DeepTomCruise looks good, because the role is played by a Tom Cruise look-alike. Moreover, DeepTomCruise’s creator, Chris Ume, told the 2021 TNW Conference that a 10–20 second video still needs about 24 hours of post-production work to enhance details and fix glitches.

While high-resolution deepfake technology for live videocalls might lie around in the labs of spy agencies, this type of quality cannot be achieved with free software you can download.

Synthetic video for production

In more controlled environments, synthetic video is possible. Synthesia lets you create synthetic talking heads for training or corporate communication purposes. While the application domain is still limited, the ease of use and time savings are impressive.

As a user, you select an actor, type the voice over, and the platform generates a video with the synthetic actor narrating your text. You can also create a synthetic version of yourself to act in the video.

Screenshot of the Synthesia platform showing a slide with a synthetic actor — Screenshot of the Synthesia platform. Image form Synthesia press kit

Using traditional techniques, it would require an actor, a producer, a studio, lighting, a camera, a microphone, shooting, editing, and a couple thousands of dollars to produce a 10-minute video. 10 minutes of synthetic video would cost you 30 USD and a couple of minutes.

Besides it would cut the carbon footprint of video production dramatically — given the platform is powered by renewable energy.

Voice clones — a.k.a. deep fake voices

A voice clone is a text-to-speech AI model that syntesizes someone’s voice. Creating a decent voice clone requires you to read 30 minutes of text and feed it to the AI model. However researchers have been looking into creating voice clones from just a few seconds of audio.

Authentic-sounding voice clones are a lot more difficult to produce than faces. Most voice clones suffer from metallic sound, caused by background noise and echo that is embedded in the voice clone.

That is the reason why deep fakes, like DeepTomCruise, Fake Obama or Channel 4’s Queen’s Speech still rely on voice actors. We are still far from the doom scenario in which your deep fake voice can be used for criminal purposes based on a few seconds of your voice.

After typing in the text in the Descript software, the voice clone reads it out loud. Video by author.

Daniel Verten, Head of Creative at Synthesia, explained to me that another reason why voice clones are difficult is that most voice synthesis models are designed for narration or IVR applications. This makes them less suitable for more emotional uses such as radio commercials or movies. He also confided to me that in the next 12 to 18 months, the quality of synthetic English voice and the expression of emotions will significantly improve.

Use cases for synthetic video and voices

Once voice quality and emotional expression improves, and we can include many languages, we can see lots of uses.
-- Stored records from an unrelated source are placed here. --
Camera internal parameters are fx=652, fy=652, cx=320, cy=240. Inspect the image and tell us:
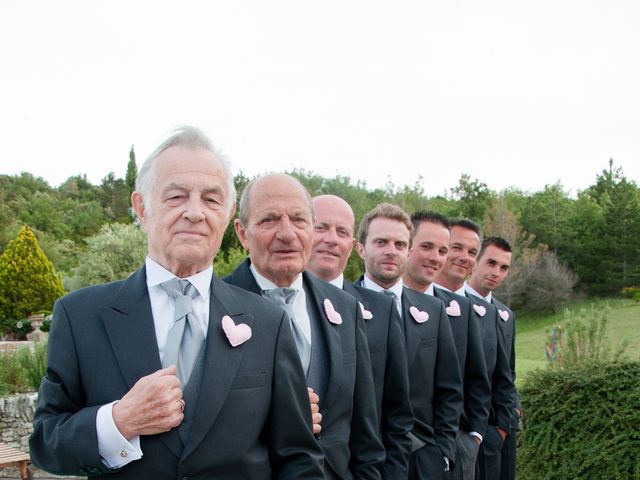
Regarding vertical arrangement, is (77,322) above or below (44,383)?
above

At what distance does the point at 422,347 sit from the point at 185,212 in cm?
233

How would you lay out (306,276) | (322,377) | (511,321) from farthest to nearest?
(511,321), (306,276), (322,377)

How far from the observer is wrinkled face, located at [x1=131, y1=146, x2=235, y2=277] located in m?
2.20

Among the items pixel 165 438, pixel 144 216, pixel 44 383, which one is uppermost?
pixel 144 216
For example automatic dubbing of movies in another language — including emotions. And while we’re at it, let AI lip sync the actors to match the other language. Audio books by their original author (even when they’re dead). Text-to-video that uses the synthetic voice and face of someone without using voice impersonators (not sure if this will make the world safer). Synthetic generation of radio commercials based on text input. And so on.

While we can all be creators with just a phone, high quality video production and VFX remains out of reach for many. It requires resources, time and a lot of skill.

Imagine what would happen if we combine style transfer, object swapping, AI-powered mocap, CGI combined with AI, voice clones, etc. in a frictionless production pipeline. It would dramatically change the nature of video production. This would reduce the cost of huge sets involving dozens of people and the time of tedious post-production. It would bring advanced techniques to more artists, expanding their creative freedom. But, the shift will also lead to less operational and manual jobs in the industry.

What if we had Hollywood-level production capabilities? Small studios should ask themselves. And large studios should ask themselves, what if everyone had our production capabilities? How will we be able to make a difference?

With each year passing these questions will become more pressing for the creative industry.